As always, the hon. Lady makes an excellent point, but it is a question about which bit of discretion would be taken away. The courts would retain discretion if there was a threat of harm or a threat to life and limb, as my hon. Friend the Member for Esher and Walton pointed out. Discretion would be circumscribed only in very specific cases relating to article 8, and that would be done because the courts appear to have made some quite eccentric decisions. What has really brought this to the attention of the British public is the huge backlog of deportations—4,000 people are apparently waiting to be deported—and the fact that a very high number of challenges are brought purely on the basis of article 8 rights, which cannot therefore involve people in fear of torture or of harm to life and limb. I do not think that anybody in the House wants to deport people at risk to life and limb. As a nation, we believe in offering refugee status to people genuinely at threat, but we are not in favour of the exaggeration of spurious rights.
As I have said, the decision is a political decision, not a legal one. It is for this House to make a political choice about how our criminal justice system works,
what rights belong to people who have committed very serious crimes and how far such rights should go. If it became a legal decision—if it were taken to the courts—we would find out at a later stage whether the European Court of Human Rights thought it was compatible with the convention. The House would then make a second choice, which would be whether to maintain today’s political decision or reverse it to be compatible with the convention. That is not the choice before us today. This is a routine exercise of parliamentary sovereignty in adding to a Bill a provision that may become law and be justiciable at a later stage.
I know that a lot of other Members want to speak, so I will be brief on new clause 18. I have some concerns about it. I am perhaps rather romantic in my view of what it means to be a British subject. I always though that Palmerston got it right on the Don Pacifico affair—the “Civis Romanus sum” principle. Once any one of us has a passport that says we are British, we are as British as anybody else, whether they were born here or got their passport five minutes ago. It is incredibly important that there is equality before the law for all Her Majesty’s subjects who are living in this country and have right of residence here.
I worry that if we give the Government the ability to take passports away from a certain category of British subject but not from others, it will create a potential unfairness and a second category of citizen. There are Members of the House who were born abroad and have been naturalised and, on occasion, they may vote against the Government, which I hope the Whips will not consider serious enough reason to remove their passport. The fundamental underlying principle of equality of all Her Majesty’s subjects is important. I am always nervous about giving the Executive relatively arbitrary powers, because they are the ones that can be most misused. Once a passport is in somebody’s hands, they ought to be no different from anybody else in any legal respect.
Crucially, there may well already be laws that could deal with the problem in another way.
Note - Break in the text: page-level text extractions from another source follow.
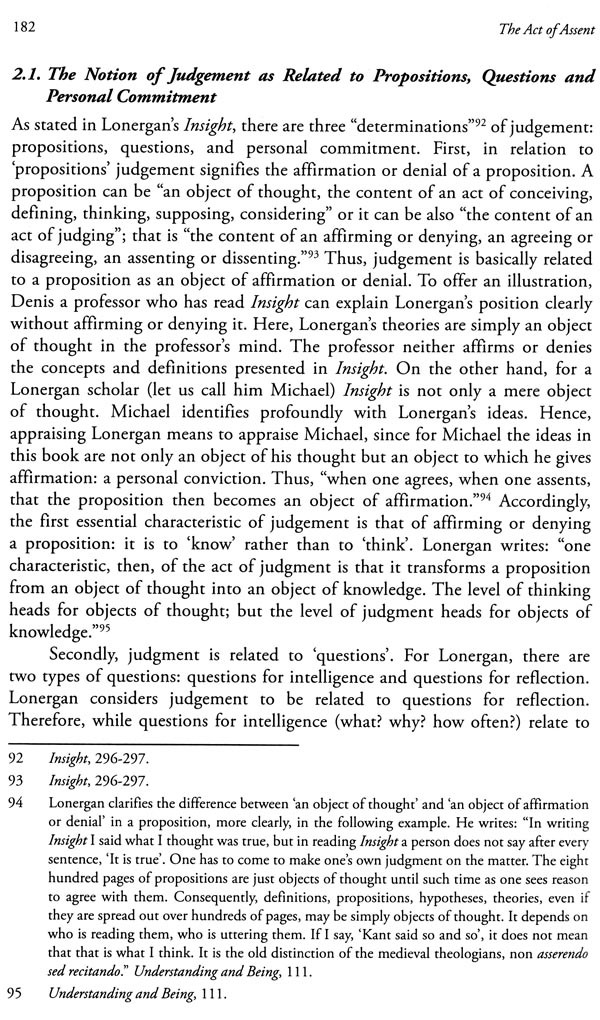 182

The Act of Assent

2.1. The Notion of Judgement as Related to Propositions, Questions and Personal Commitment

As stated in Lonergan's Insight, there are three "determinations"$^{92}$ of judgement: propositions, questions, and personal commitment. First, in relation to 'propositions' judgement signifies the affirmation or denial of a proposition. A proposition can be "an object of thought, the content of an act of conceiving, defining, thinking, supposing, considering" or it can be also "the content of an act of judging"; that is "the content of an affirming or denying, an agreeing or disagreeing, an assenting or dissenting."$^{93}$ Thus, judgement is basically related to a proposition as an object of affirmation or denial. To offer an illustration, Denis a professor who has read Insight can explain Lonergan's position clearly without affirming or denying it. Here, Lonergan's theories are simply an object of thought in the professor's mind. The professor neither affirms or denies the concepts and definitions presented in Insight. On the other hand, for a Lonergan scholar (let us call him Michael) Insight is not only a mere object of thought. Michael identifies profoundly with Lonergan's ideas. Hence, appraising Lonergan means to appraise Michael, since for Michael the ideas in this book are not only an object of his thought but an object to which he gives affirmation: a personal conviction. Thus, "when one agrees, when one assents, that the proposition then becomes an object of affirmation."$^{94}$ Accordingly, the first essential characteristic of judgement is that of affirming or denying a proposition: it is to 'know' rather than to 'think'. Lonergan writes: "one characteristic, then, of the act of judgment is that it transforms a proposition from an object of thought into an object of knowledge. The level of thinking heads for objects of thought; but the level of judgment heads for objects of knowledge."$^{95}$

Secondly, judgment is related to 'questions'. For Lonergan, there are two types of questions: questions for intelligence and questions for reflection. Lonergan considers judgement to be related to questions for reflection. Therefore, while questions for intelligence (what? why? how often?) relate to

92 Insight, 296-297.
93 Insight, 296-297.
94 Lonergan clarifies the difference between 'an object of thought' and 'an object of affirmation or denial' in a proposition, more clearly, in the following example. He writes: "In writing Insight I said what I thought was true, but in reading Insight a person does not say after every sentence, 'It is true'. One has to come to make one's own judgment on the matter. The eight hundred pages of propositions are just objects of thought until such time as one sees reason to agree with them. Consequently, definitions, propositions, hypotheses, theories, even if they are spread out over hundreds of pages, may be simply objects of thought. It depends on who is reading them, who is uttering them. If I say, 'Kant said so and so', it does not mean that that is what I think. It is the old distinction of the medieval theologians, non asserendo sed recitando." Understanding and Being, 111.
95 Understanding and Being, 111.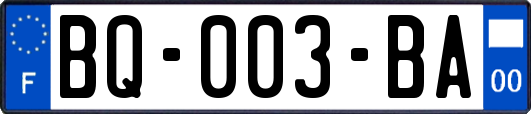 F
BQ-003-BA
00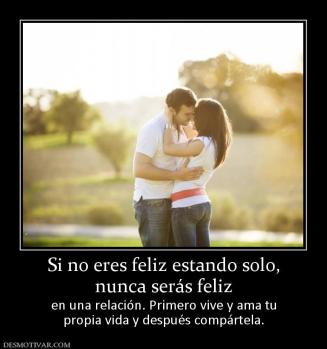 Si no eres feliz estando solo, nunca serás feliz

en una relación. Primero vive y ama tu propia vida y después compártela.

DESMOTIVAR.COM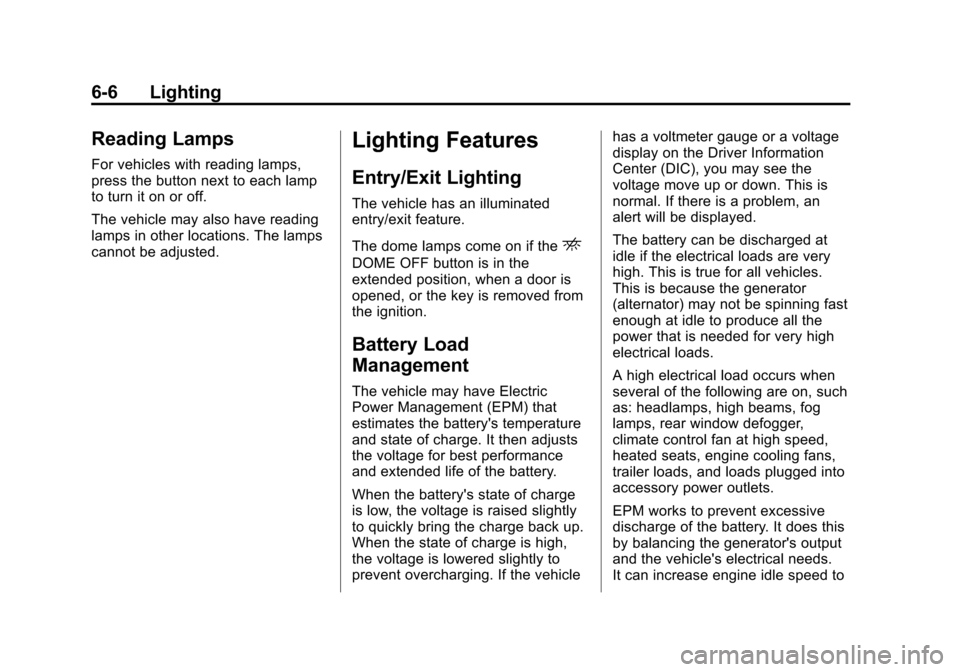 6-6 Lighting

Reading Lamps

For vehicles with reading lamps, press the button next to each lamp to turn it on or off.

The vehicle may also have reading lamps in other locations. The lamps cannot be adjusted.

Lighting Features

Entry/Exit Lighting

The vehicle has an illuminated entry/exit feature.

The dome lamps come on if the DOME OFF button is in the extended position, when a door is opened, or the key is removed from the ignition.

Battery Load Management

The vehicle may have Electric Power Management (EPM) that estimates the battery's temperature and state of charge. It then adjusts the voltage for best performance and extended life of the battery.

When the battery's state of charge is low, the voltage is raised slightly to quickly bring the charge back up. When the state of charge is high, the voltage is lowered slightly to prevent overcharging. If the vehicle has a voltmeter gauge or a voltage display on the Driver Information Center (DIC), you may see the voltage move up or down. This is normal. If there is a problem, an alert will be displayed.

The battery can be discharged at idle if the electrical loads are very high. This is true for all vehicles. This is because the generator (alternator) may not be spinning fast enough at idle to produce all the power that is needed for very high electrical loads.

A high electrical load occurs when several of the following are on, such as: headlamps, high beams, fog lamps, rear window defogger, climate control fan at high speed, heated seats, engine cooling fans, trailer loads, and loads plugged into accessory power outlets.

EPM works to prevent excessive discharge of the battery. It does this by balancing the generator's output and the vehicle's electrical needs. It can increase engine idle speed to

carmanualsonline.info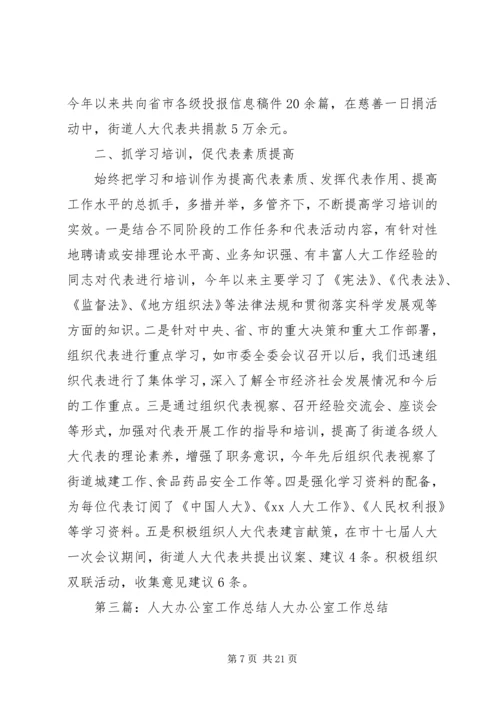 今年以来共向省市各级投报信息稿件20余篇，在慈善一日捐活动中，街道人大代表共捐款5万余元。

二、抓学习培训，促代表素质提高

始终把学习和培训作为提高代表素质、发挥代表作用、提高工作水平的总抓手，多措并举，多管齐下，不断提高学习培训的实效。一是结合不同阶段的工作任务和代表活动内容，有针对性地聘请或安排理论水平高、业务知识强、有丰富人大工作经验的同志对代表进行培训，今年以来主要学习了《宪法》、《代表法》、《监督法》、《地方组织法》等法律法规和贯彻落实科学发展观等方面的知识。二是针对中央、省、市的重大决策和重大工作部署，组织代表进行重点学习，如市委全委会议召开以后，我们迅速组织代表进行了集体学习，深入了解全市经济社会发展情况和今后的工作重点。三是通过组织代表视察、召开经验交流会、座谈会等形式，加强对代表开展工作的指导和培训，提高了街道各级人大代表的理论素养，增强了职务意识，今年先后组织代表视察了街道城建工作、食品药品安全工作等。四是强化学习资料的配备，为每位代表订阅了《中国人大》、《xx人大工作》、《人民权利报》等学习资料。五是积极组织人大代表建言献策，在市十七届人大一次会议期间，街道人大代表共提出议案、建议4条。积极组织双联活动，收集意见建议6条。

第三篇：人大办公室工作总结人大办公室工作总结

第7页 共21页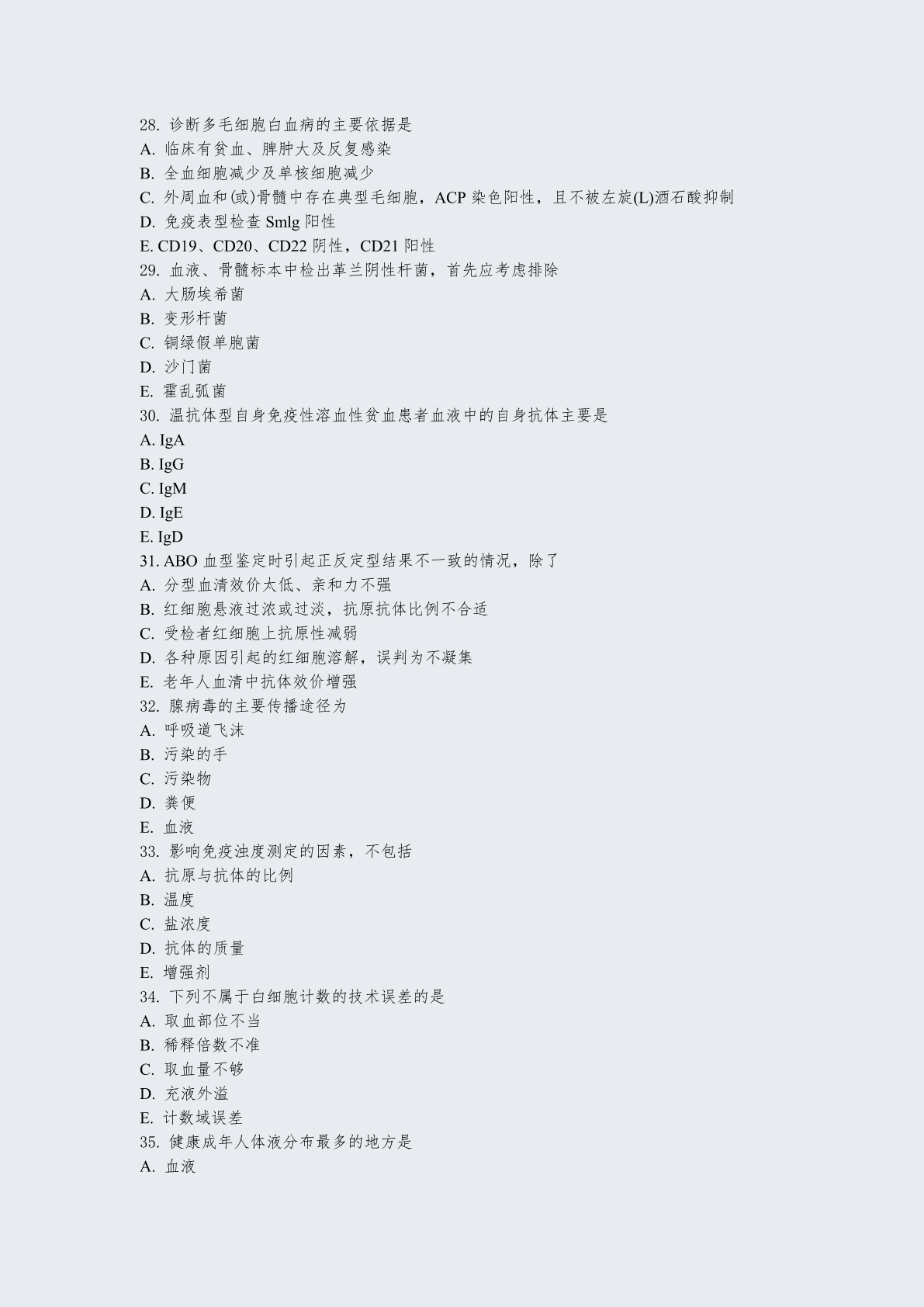 28. 诊断多毛细胞白血病的主要依据是
A. 临床有贫血、脾肿大及反复感染
B. 全血细胞减少及单核细胞减少
C. 外周血和(或)骨髓中存在典型毛细胞，ACP 染色阳性，且不被左旋(L)酒石酸抑制
D. 免疫表型检查 Smlg 阳性
E. CD19、CD20、CD22 阴性，CD21 阳性
29. 血液、骨髓标本中检出革兰阴性杆菌，首先应考虑排除
A. 大肠埃希菌
B. 变形杆菌
C. 铜绿假单胞菌
D. 沙门菌
E. 霍乱弧菌
30. 温抗体型自身免疫性溶血性贫血患者血液中的自身抗体主要是
A. IgA
B. IgG
C. IgM
D. IgE
E. IgD
31. ABO 血型鉴定时引起正反定型结果不一致的情况，除了
A. 分型血清效价太低、亲和力不强
B. 红细胞悬液过浓或过淡，抗原抗体比例不合适
C. 受检者红细胞上抗原性减弱
D. 各种原因引起的红细胞溶解，误判为不凝集
E. 老年人血清中抗体效价增强
32. 腺病毒的主要传播途径为
A. 呼吸道飞沫
B. 污染的手
C. 污染物
D. 粪便
E. 血液
33. 影响免疫浊度测定的因素，不包括
A. 抗原与抗体的比例
B. 温度
C. 盐浓度
D. 抗体的质量
E. 增强剂
34. 下列不属于白细胞计数的技术误差的是
A. 取血部位不当
B. 稀释倍数不准
C. 取血量不够
D. 充液外溢
E. 计数域误差
35. 健康成年人体液分布最多的地方是
A. 血液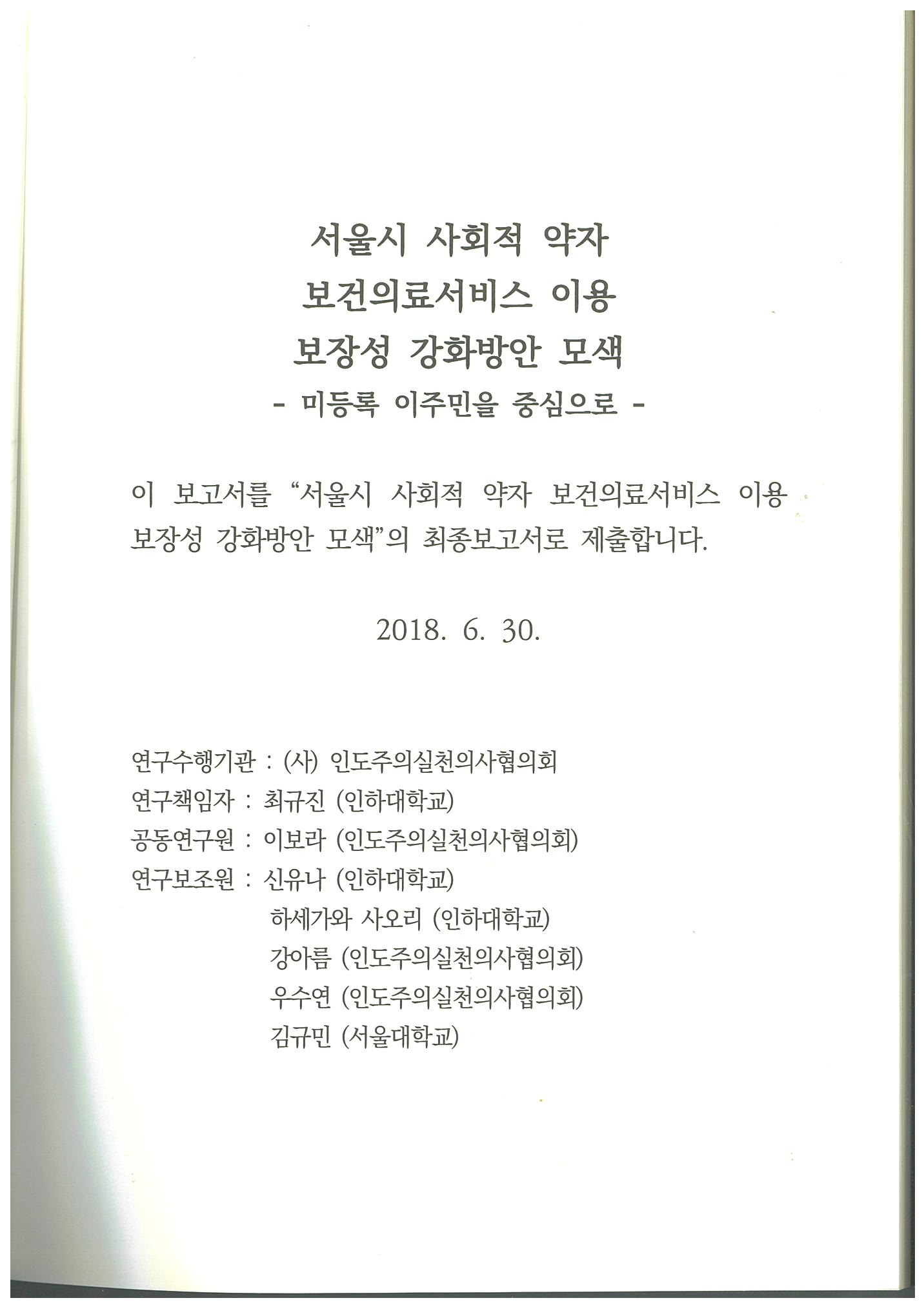 서울시 사회적 약자
보건의료서비스 이용
보장성 강화방안 모색
- 미등록 이주민을 중심으로 -

이 보고서를 “서울시 사회적 약자 보건의료서비스 이용 보장성 강화방안 모색”의 최종보고서로 제출합니다.

2018. 6. 30.

연구수행기관 : (사) 인도주의실천의사협의회
연구책임자 : 최규진 (인하대학교)
공동연구원 : 이보라 (인도주의실천의사협의회)
연구보조원 : 신유나 (인하대학교)
하세가와 사오리 (인하대학교)
강아름 (인도주의실천의사협의회)
우수연 (인도주의실천의사협의회)
김규민 (서울대학교)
If people have committed an offence so serious, important and threatening to the life of the nation that their passport should be confiscated, surely they have committed some other crime for which they could be charged, dragged through the courts, perhaps found guilty by a jury and then sentenced accordingly, with the penalty handed down in the right and proper way and their rights and liberties as subjects being maintained. They may have committed treason if they have done something so serious that they are to have their passport removed from them.
I will not oppose the new clause, but I wished to raise those concerns. I understand that the approach has been agreed because it will not affect many people. That is fine—I am glad it will not have widespread application—but what message does it send to the nation at large?